■ Short exercise ■
Please gather every line below that contains the word "scene" and copy each one out in full.

■ Raw data ■

--- START ---

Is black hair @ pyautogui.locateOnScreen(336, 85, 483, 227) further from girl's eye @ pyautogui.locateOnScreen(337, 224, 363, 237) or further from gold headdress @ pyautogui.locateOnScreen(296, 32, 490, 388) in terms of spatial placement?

--- END ---
--- START ---

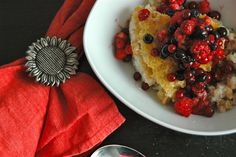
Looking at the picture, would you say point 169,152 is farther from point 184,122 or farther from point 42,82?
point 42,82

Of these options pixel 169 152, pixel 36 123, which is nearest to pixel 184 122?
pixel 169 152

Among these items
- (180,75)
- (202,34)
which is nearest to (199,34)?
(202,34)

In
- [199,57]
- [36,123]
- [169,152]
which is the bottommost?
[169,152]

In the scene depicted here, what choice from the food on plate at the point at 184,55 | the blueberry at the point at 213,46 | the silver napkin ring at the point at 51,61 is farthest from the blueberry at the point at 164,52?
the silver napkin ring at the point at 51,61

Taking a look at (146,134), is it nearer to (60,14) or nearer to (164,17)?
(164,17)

--- END ---
--- START ---

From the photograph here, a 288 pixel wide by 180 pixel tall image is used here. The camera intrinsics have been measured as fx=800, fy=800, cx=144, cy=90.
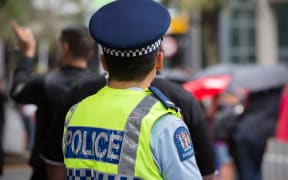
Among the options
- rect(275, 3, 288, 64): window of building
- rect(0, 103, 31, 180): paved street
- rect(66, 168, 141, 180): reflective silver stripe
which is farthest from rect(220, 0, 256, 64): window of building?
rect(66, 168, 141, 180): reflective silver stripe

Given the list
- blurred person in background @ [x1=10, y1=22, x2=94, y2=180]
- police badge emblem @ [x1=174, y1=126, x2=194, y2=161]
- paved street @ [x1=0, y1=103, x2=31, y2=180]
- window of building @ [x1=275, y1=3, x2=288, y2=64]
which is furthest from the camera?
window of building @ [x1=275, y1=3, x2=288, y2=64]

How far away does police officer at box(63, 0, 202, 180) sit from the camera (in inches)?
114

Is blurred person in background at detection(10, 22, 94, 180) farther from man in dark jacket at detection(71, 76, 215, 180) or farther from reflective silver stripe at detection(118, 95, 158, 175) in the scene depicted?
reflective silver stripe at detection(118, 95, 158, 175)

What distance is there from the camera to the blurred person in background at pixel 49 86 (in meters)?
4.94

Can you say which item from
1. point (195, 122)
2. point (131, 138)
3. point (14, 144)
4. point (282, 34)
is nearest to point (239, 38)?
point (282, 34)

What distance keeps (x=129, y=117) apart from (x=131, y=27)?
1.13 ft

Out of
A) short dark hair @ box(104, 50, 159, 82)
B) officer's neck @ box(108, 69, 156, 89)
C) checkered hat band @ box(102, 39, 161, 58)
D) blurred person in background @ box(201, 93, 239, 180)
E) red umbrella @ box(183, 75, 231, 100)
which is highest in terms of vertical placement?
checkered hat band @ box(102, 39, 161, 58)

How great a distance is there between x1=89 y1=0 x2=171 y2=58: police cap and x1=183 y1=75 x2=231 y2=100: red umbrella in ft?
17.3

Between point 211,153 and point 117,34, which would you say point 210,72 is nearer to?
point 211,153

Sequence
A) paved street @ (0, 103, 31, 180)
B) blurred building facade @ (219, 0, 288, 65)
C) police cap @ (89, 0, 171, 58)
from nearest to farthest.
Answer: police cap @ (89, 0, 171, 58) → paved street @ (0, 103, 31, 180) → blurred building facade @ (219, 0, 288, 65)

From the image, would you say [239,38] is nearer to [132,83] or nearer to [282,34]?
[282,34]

--- END ---

■ The reply ■
In the scene depicted here, what choice from the food on plate at the point at 184,55 | the blueberry at the point at 213,46 | the silver napkin ring at the point at 51,61 is farthest from the blueberry at the point at 164,52?
Is blurred person in background at detection(10, 22, 94, 180) farther from man in dark jacket at detection(71, 76, 215, 180) or farther from reflective silver stripe at detection(118, 95, 158, 175) in the scene depicted?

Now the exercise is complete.